Pagina:Avventure di Robinson Crusoe.djvu/395


robinson crusoe 343

restante lo assicurai che, se fossi tornato a possesso della mia piantagione, avrei considerati come un debito verso di lui anche i cento moidori allora accettati; e così veramente feci da poi.

— «Quanto alle carte, continuai, che provano i diritti vostri e di vostro figlio sul vascello mercantile, di cui mi parlate, non voglio nè manco toccarle. Se mai venissi in nuova penuria di danaro, so che siete onesto abbastanza per non lasciarmivi.
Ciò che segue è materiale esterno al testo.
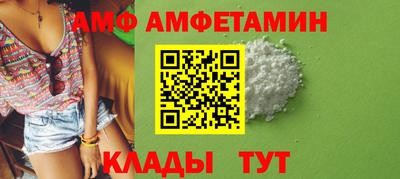 кокаин колумбия Заводоуковск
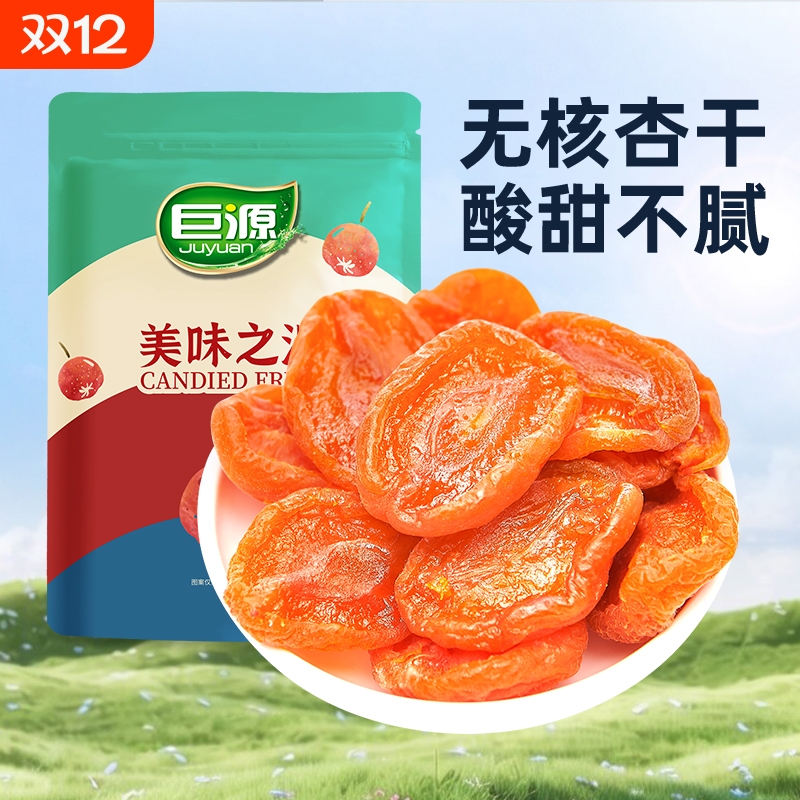 巨源无核红杏干酸甜大果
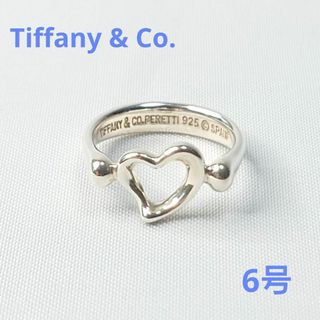 ティファニー(Tiffany & Co.)のTIFFANY ティファニー オープンハート リング 8号(リング(指輪))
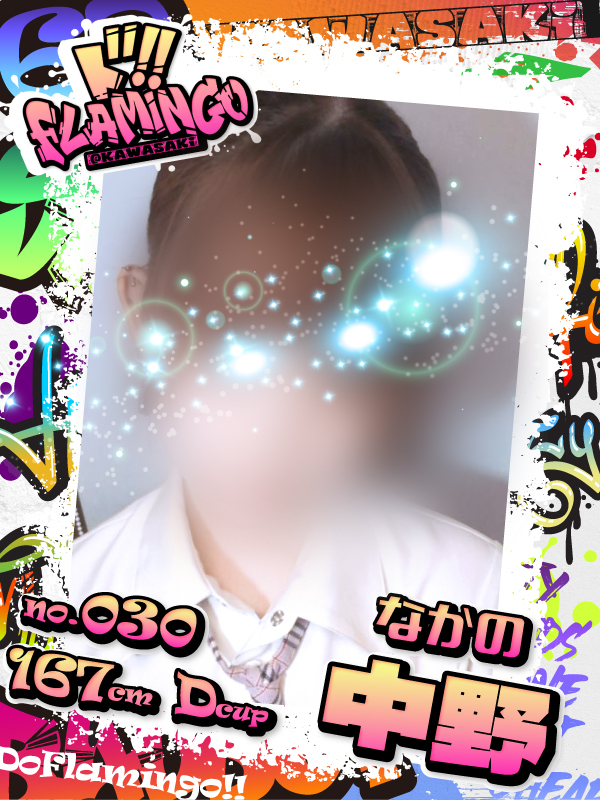 030.中野イメージ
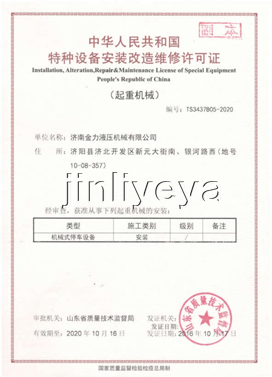 特種設(shè)備安裝制造維修許可證(停車(chē)設(shè)備)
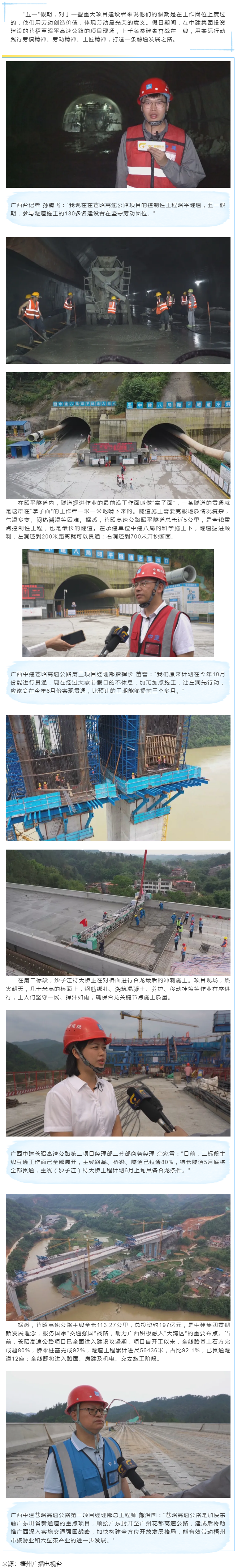 勞動光榮丨“五一”不打烊 蒼昭高速公路建設(shè)者堅守崗位搶進(jìn)度.png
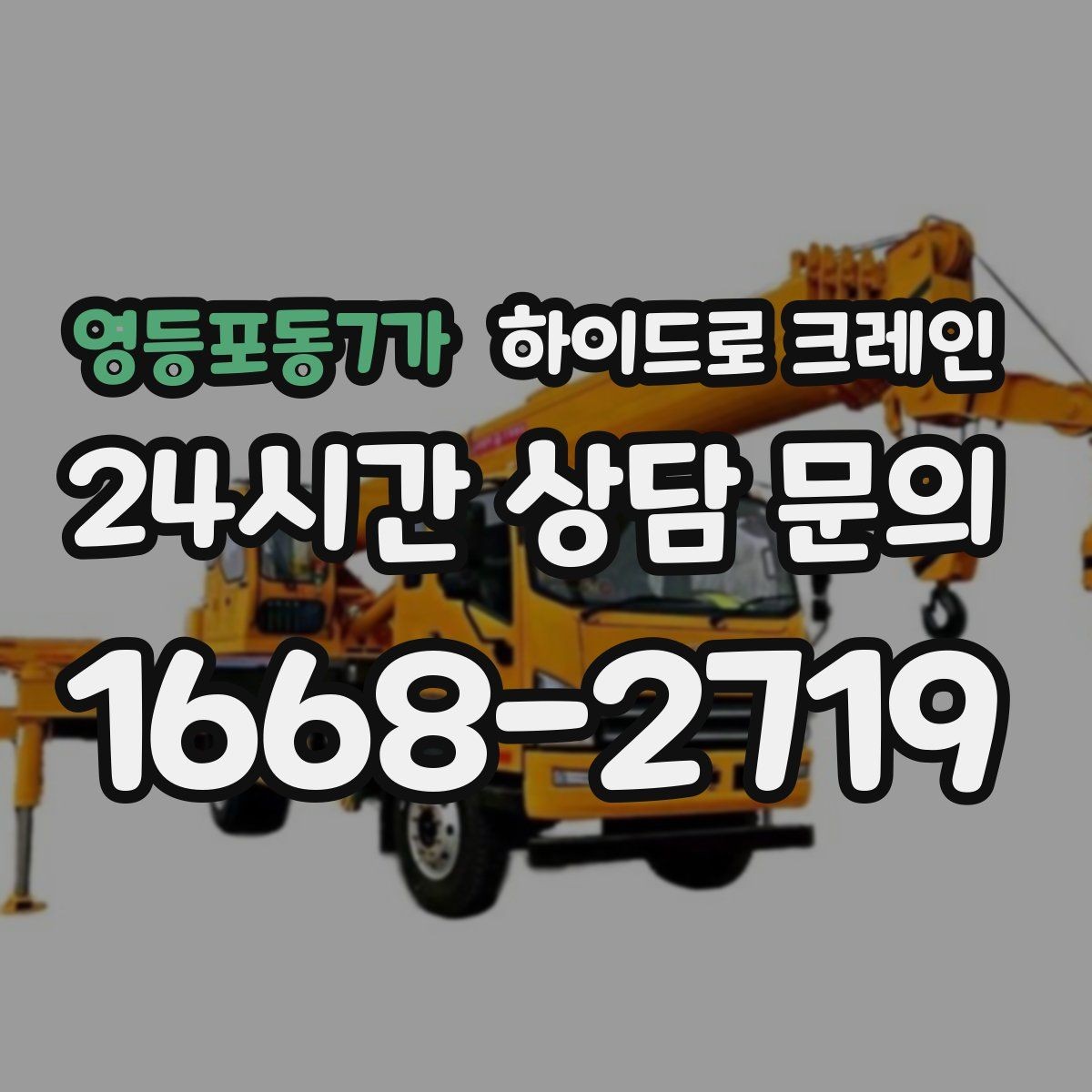 영등포동7가 하이드로 크레인 회전 반경이 넓은 현장 체크 포인트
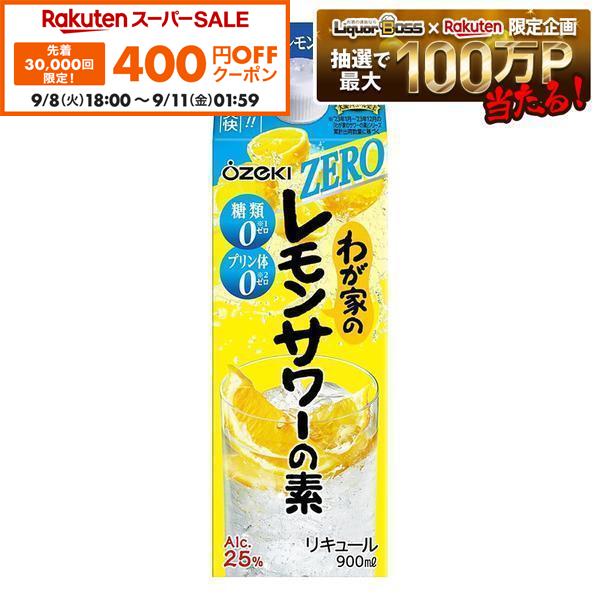 【先着400円OFFクーポン 9/8 18:00〜9/11 01:59】【最強配送】【送料無料】大関 わが家のレモンサワーの素 ZERO 25度 900ml×4ケース/24本【北海道・東北・四国・九州・沖縄県は必ず送料がかかります】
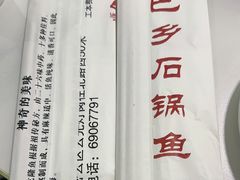 -巴乡石锅鱼(密云店)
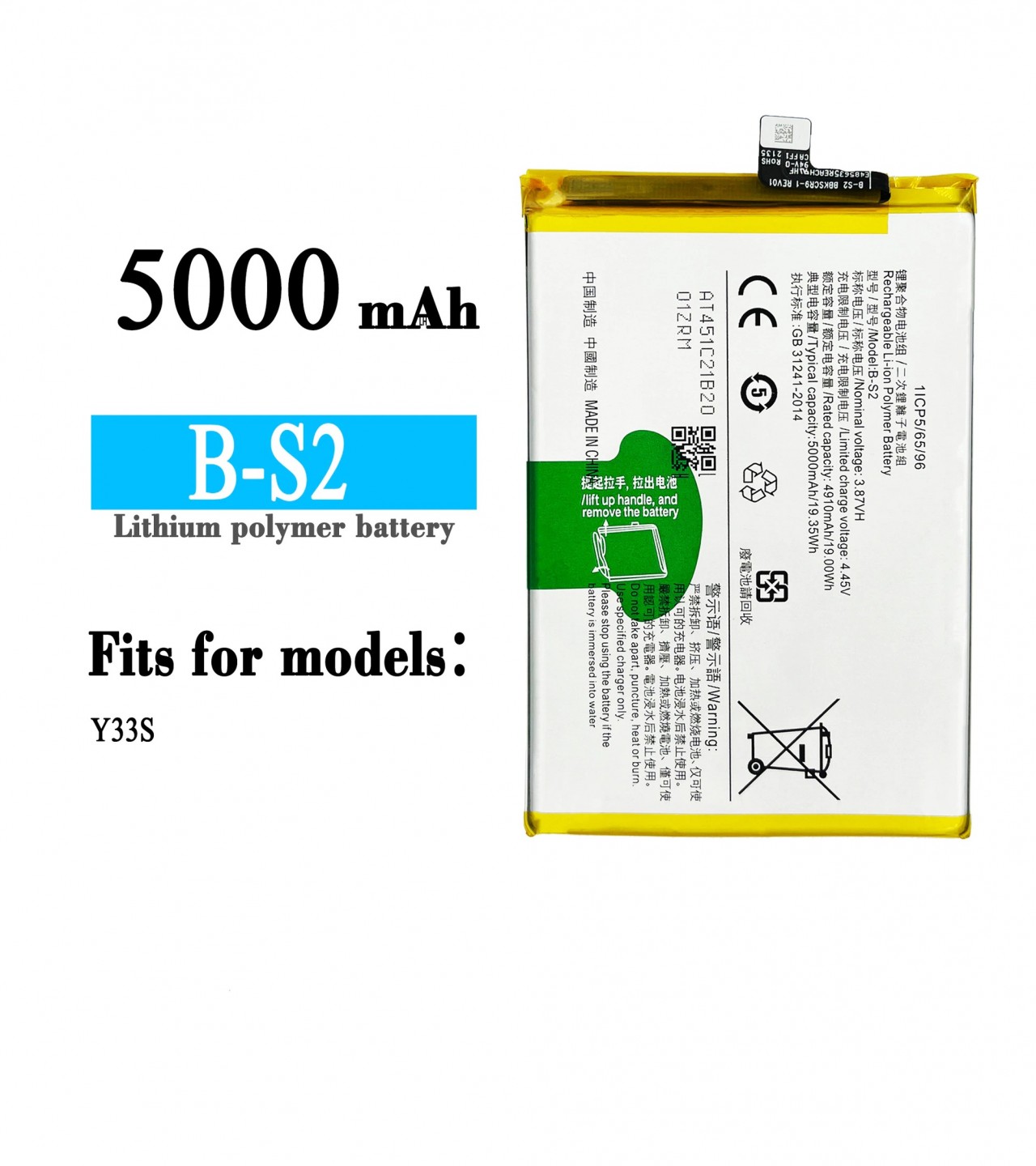 Original B-S2 B-O8 Battery For VIVO Y31S Y52S 5G V2054A V2057A Y33S V2109 Y21 Y21S Capacity-5000mAh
Ma ove questo caso non avvenga, e se arrivo a ricuperare il mio, come mi fate sperare, non voglio mai più un soldo, che è un soldo! da voi.»

Esaurito che fu questo punto il mio capitano mi offerse la sua assistenza nel procedere agli atti di cui facea mestieri per ricuperare le sostanze mie nel Brasile, ed avendogli io risposto che pensava andar colà in persona, egli soggiunse:

— «Fate come credete; pure se non voleste il fastidio di questo viaggio, avete mezzi bastanti per assicurarvi i diritti vostri da quelle parti, e per ricuperare il godimento delle vostre rendite senza movervi di qui.»

Mi lasciai dunque regolare da lui. In quel momento appunto stavano sul Tago molti bastimenti destinati pel Brasile; ond’egli per prima cosa fece iscrivere il mio nome ad un pubblico registro, mediante un suo giurato attestato che autenticava essere io vivo, ed essere quella stessa persona da cui fu comprata da prima la piantagione. A questo documento munito della debita legalità per man di notaio egli mi fece unire una lettera di procura ad un mercante del Brasile suo corrispondente, al quale accompagnò queste carte con una lettera sua propria.

Poi mi sollecitò a rimanere con lui in espettazione di una risposta.